Research has revealed that a person who consistently visualizes a certain physical skill develops “muscle memory” which helps him when he physically engages in the activity.
With this in mind Richardson took a group of basketball players, who have never practiced visualization, and divided them in 3 groups.
He asked them to visualize making free throws.
• The first group would practice 20 minutes every day for twenty days.
• The second made free throws on the first day and the twentieth day. No visualization.
• The third group made free throws on the first day and the twentieth day like the second group, but they also spent 20 minutes every day visualizing free throws. If they “missed,” they “practiced” getting the next shot right.
The results were amazing.
There was significant improvement on the group that only visualized, just as good as the first group who actually practiced. The second group did not improve at all.
Other Creative Visualization techniques examples
Visualization is a well-known tool used by top athletes.
In 2014, when the Winter Olympics were held in Sochi, Russia, The Huffington Post featured an article called The brain training secrets of Olympic athletes.
The article discussed the importance of the mind and visualizations for Olympians.
“The physical aspect of the sport can only take you so far,” said Olympic gold medal-winning gymnast Shannon Miller during an interview with the Dana Foundation. “The mental aspect has to kick in, especially when you’re talking about the best of the best. In the Olympic games, everyone is talented. Everyone trains hard. Everyone does the work. What separates the gold medalists from the silver medalists is simply the mental game.”
You can also see an example in this video by Emily Cook, of the United States freestyle ski team, where she visualizes each aerial jump as part of her training for the Olympics.
Visualization video: Flying High While Still on the Ground
Visualization success stories
I have read in numerous places that the actor Jim Carrey credits his success to visualization.
He lived in poverty in Los Angeles.
He explains that he would regularly visualize himself as a successful actor, and he would write himself a check for 10 Million Dollars, “for acting services rendered.”

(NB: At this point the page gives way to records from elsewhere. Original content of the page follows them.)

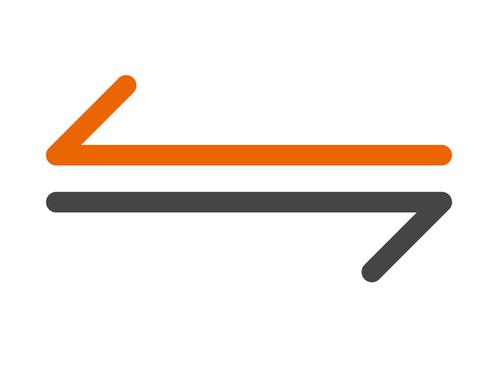 Feedback-System icon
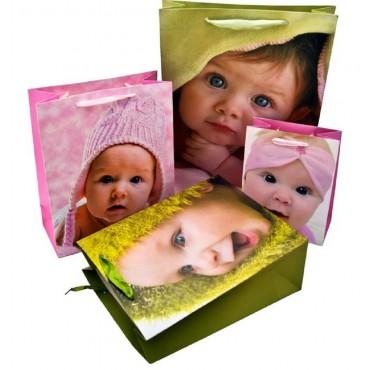 bulk 48 Medium Baby Face Gift Bag 210Gsm 4 Assort Party Wedding 18x23cm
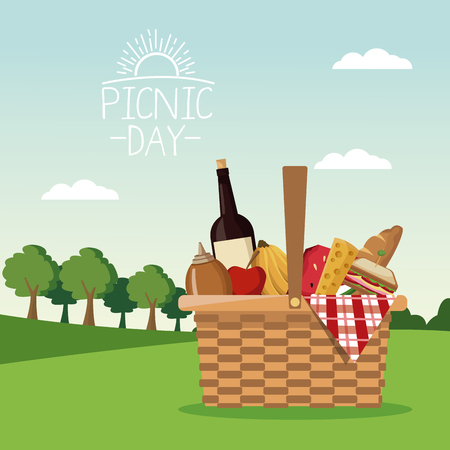 colorful poster scene landscape of picnic day and basket full of food vector illustration Çizim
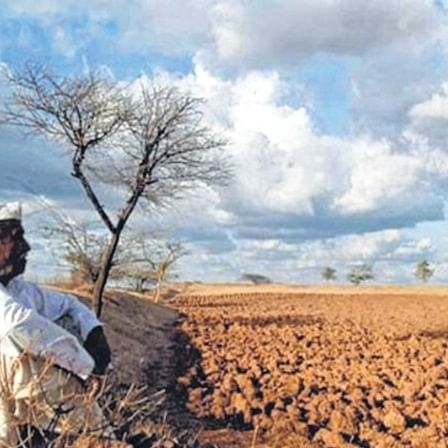 Maharashtra spent Rs 4.9 k crore on drought relief in 2018-19: Economic survey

Allegedly he wrote the check in 1998, dated for 1994, the year he got a 10 Million Dollars check for Dumb and Dumber.
What are the benefits of visualization?
If you don’t see great riches with your imagination you will never see them in your bank balance. — Napoleon Hill
You can use visualization for many things:
- To manifest your dreams
- To heal from a specific condition, or to reduce stress (related: 11 Powerful Self-Healing Practices for Your Mind, Body, and Soul)
- To improve your confidence
- To help you see the positives and get out of any negative patterns
- To change your habits
- To increase your creativity
- And many more
I have used visualization on numerous occasions. For example, when I go to an interview I like to visualize myself tall and confident. I picture myself doing well, knowing what to answer, etc.
If you are not familiar with visualization or how to do it, this video might help you.: how to visualize what you want. I have also added some great visualization books at the end of this article.
How to Visualize What You Want (and Get It)
Does visualization work? Why Visualization works
I have taken the following explanation from Chapter 11: The Power of Your Mind to Create of my book Living on Earth: A Guide To Help You Achieve Health, Happiness, and Success.
This is what I wrote:
Austrian Psychologist Sigmund Freud (1856-1939) was the first known person to introduce the idea that the human mind is contained in three levels of awareness or consciousness.
He termed them the conscious, preconscious (most commonly known as our subconscious), and unconscious.
According to this model, the conscious mind is the rational decision maker, and it defines all thoughts and actions within our awareness.
It is our ego personality and its belief system.
People who don’t believe in having a soul, or spiritual self, usually think they are just their ego.
The subconscious mind defines all reactions and automatic actions, and it can’t reason like our conscious mind does.
Have you ever over-reacted to a minor incident?
What’s really happening is that the same type of unwanted behavior, or situation, has happened enough times to be permanently sealed in your subconscious mind, which is a million times more powerful than your conscious mind, and one more occurrence of the same issue pushes you over the top.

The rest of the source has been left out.